第89話 オタク、ピザを焼く



 なぜかステラさんがぼくらに賛同してくれることになって、少し一緒に過ごすことになった。

 精霊の里に帰る前に、もう少し色々と人里を見るために逗留したいらしい。


「じゃあ、料理しよーぜぃ! 美味しいもんは食べたいよね!」


「さんせー! オタクくん、任せた!」


 任されてしまった。

 ということで、ステラさんに人間文化を教えるために、厨房に向かうことになった。


「良いよ! また美味しいものを教えてくれるんだろう!?」


 新しいメニューが知れると聞いて、女将さんはうきうきだ。

 こころよく厨房を貸してくれた。


 現時点で料理の売れ行きは順調らしい。

 小麦粉とマヨネーズがあるので、まずは主食を作ることにした。


 朝からは少し重いけど、このパーティなら食べられるだろう。


「じゃあ、『ピザ』を作りますね」


 作るのはバジルチキンピザかな。マヨネーズも足そう。

 まずは生地作りからだ。


 小麦粉の山に、酵母の汁と水飴少々、塩と植物油を少しずつ入れて味をつける。

 火魔法で軽く温めたぬるま湯でこねて、生地がまとまったら発酵開始。


 三十分ほどかけて練り上がった生地をまとめて、濡れた布で包んでしばし置いて膨らませる。

 これで後は一度、発酵待ちだ。


 発酵にも三十分以上かかるから、その間に具材の準備をしよう。


「女将さん、そこのチーズももらえます?」


「良いよ。まとめ買いしてあるから、好きなだけ使いな」


 了承が出たので、チーズをがっしがしに削って、皿に用意しておく。


 コッコードの肉をそぎ切りにして、別のお皿に放り込む。

 そこに、大量のバジルのみじん切り、植物油、行者ニンニクのすりおろし、ナッツ、塩、を放り込んで揉み込む。


 具材はコッコード肉のバジルソース和えだ。

 パスタで言うと『ジェノベーゼ』みたいな味付けかな。


 肉だけだとバランスが悪いので、芋も拝借して小さくスライス、温野菜も用意する。


「じゃあ、生地作りを仕上げますね」


 生地は良い感じに発酵していた。

 ので、潰してガス抜きする。それを切り分けて、麺打ち棒で平たく伸ばす。

 生地が丸く戻っていくので手でも丸く伸ばして、熱しておいた鍋肌にぴっちり貼り付ける。


 石窯ピザじゃないので、ナンの焼き方だ。

 伸ばして鍋肌に貼り付けたピザ生地の上に、肉が重ならないように生コッコードのバジル和えや他の具材を並べて、ソースとマヨネーズを塗る。
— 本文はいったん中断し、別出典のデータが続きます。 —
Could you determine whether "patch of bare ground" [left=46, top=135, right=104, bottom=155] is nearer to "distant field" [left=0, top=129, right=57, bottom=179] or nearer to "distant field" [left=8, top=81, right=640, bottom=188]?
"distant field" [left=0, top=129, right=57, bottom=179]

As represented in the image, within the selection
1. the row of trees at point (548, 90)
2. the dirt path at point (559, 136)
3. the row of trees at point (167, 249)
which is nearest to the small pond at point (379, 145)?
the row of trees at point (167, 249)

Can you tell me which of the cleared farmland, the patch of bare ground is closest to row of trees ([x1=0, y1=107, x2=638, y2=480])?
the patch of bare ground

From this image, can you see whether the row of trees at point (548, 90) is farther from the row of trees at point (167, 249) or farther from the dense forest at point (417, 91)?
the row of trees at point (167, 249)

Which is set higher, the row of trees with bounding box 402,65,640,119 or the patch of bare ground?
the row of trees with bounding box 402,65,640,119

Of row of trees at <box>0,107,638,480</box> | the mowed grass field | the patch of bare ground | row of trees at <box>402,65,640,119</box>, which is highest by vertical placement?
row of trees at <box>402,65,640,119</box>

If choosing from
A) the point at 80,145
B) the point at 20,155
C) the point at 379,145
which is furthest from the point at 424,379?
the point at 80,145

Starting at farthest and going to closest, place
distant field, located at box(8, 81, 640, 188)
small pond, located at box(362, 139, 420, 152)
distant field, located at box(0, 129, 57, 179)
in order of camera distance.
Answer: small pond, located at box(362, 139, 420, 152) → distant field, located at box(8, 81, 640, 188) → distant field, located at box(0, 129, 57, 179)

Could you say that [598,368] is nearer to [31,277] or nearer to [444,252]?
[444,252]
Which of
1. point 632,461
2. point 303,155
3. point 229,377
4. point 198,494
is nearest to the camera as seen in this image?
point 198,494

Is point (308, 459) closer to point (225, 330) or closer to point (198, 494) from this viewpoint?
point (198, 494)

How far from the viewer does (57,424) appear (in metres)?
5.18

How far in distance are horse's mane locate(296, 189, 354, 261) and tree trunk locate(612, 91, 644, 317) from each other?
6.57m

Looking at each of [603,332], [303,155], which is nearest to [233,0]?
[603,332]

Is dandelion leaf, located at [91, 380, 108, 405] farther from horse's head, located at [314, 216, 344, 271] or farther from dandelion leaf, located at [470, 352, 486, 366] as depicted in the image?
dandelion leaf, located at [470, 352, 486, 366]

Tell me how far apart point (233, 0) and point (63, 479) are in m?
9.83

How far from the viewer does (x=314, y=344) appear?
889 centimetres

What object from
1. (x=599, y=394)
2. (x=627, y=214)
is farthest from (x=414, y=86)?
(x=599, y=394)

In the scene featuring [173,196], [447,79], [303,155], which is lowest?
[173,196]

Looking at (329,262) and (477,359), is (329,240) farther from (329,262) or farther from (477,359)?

 後は、上からチーズをたっぷりかけて鍋にフタをして、じっくり焼けば完成だ。


「……そろそろ、焼き上がったかな」


 蓋を開けてみると、良い感じだった。

 湿気も飛んで、生地の縁がこんがりとちょうどよく焼けている。


 金串を使って、中の肉に火が通っているかを確認したら、鍋から台の上にピザを取り出した。


 アツアツのうちに、包丁で放射状に切り分ける。


「完成です。『バジルコッコードピザ』です。試してみてください」


「へぇ。パンみたいだけど、鍋で焼くんだね。変わってるね、どれどれ?」


 女将さんが手を伸ばすのを皮切りに、みんなが一切れずつ手に取っていく。

 溶けたチーズが糸を引いて、みょん、と伸びては切れた。

 良い焼け具合だ。


「へぇっ! サクッともちっとして、チーズと肉が濃厚な味じゃないかい!」


「あつっ、あつっ! でもおいひぃ!」


 女将は目を見開いていた。うまくできたらしい。

 甘党のクルスさんも、この料理は夢中で食べていた。


 そうだよね、サンドイッチと違って熱くて柔らかいのに、溶けたチーズのコクも肉や野菜の味も、全部が生地の上に乗っている。


 あらゆる味を一口でたべられる料理、だ。

 前世では各国で人気だったのもうなずける。


「まぁ……昼下がりの軽食は、これが良いです!」


「美味い! 色々な味が絡まり合って、とろけるチーズにくるまれて舌が幸せだ!」


 リルカさんとステラさんにも好評のようだ。

 エイジャさんやリーシャさん、エカナさんは、しゃべるのも忘れてがっついている。


「人間の世界は侮れないなぁ、こんなに豊かな味があるとは!」


「ステラさん。これは、師匠じゃないと知らない味ですわ。こんなに贅沢な味の庶民料理、今までにありませんでしたもの!」


 どうだろうなぁ。

 石窯があれば、ピザや惣菜パンは作れそうだけど。


 石窯のあるはずの貴族育ち、リルカさんが言うんなら今までなかった料理なんだろう。


「お酒……お酒が欲しい!」


「朝っていうか、昼前なんで我慢しましょうね、エイジャさん」


 エイジャさんとリーシャさんは、ピザをつまみにお酒を飲みたいらしい。

 確かにお酒に合う味だとは思うけど。


 真っ昼間から飲まないでくださいよ。

 二人が飲んだら、またぼくがベッドに連れてかれちゃうでしょ。


 みんなの食べる手が止まらないので、ぼくも一切れ確保する。

 うん、美味しい。

 トマトがないのでバジル味だけど、ちゃんとピザになっている。


 トマトはどこかにありそうだけど、醤油がないので照り焼きができない。

 マヨネーズがあるから、照り焼きチキンも試したいんだけどなぁ。


 茹でたコーンがあったので、その粒を外してコーンマヨピザも作る。

 生地は最初に分割したから、あと三枚くらいは焼けるな。


「今度はあたしにやらしておくれよ!」


 生地をのばそうとしたところで、女将さんが挑戦することになった。

 パンやパスタは作れるので、女将さんはショートパスタやラザニアの応用で生地をのばす。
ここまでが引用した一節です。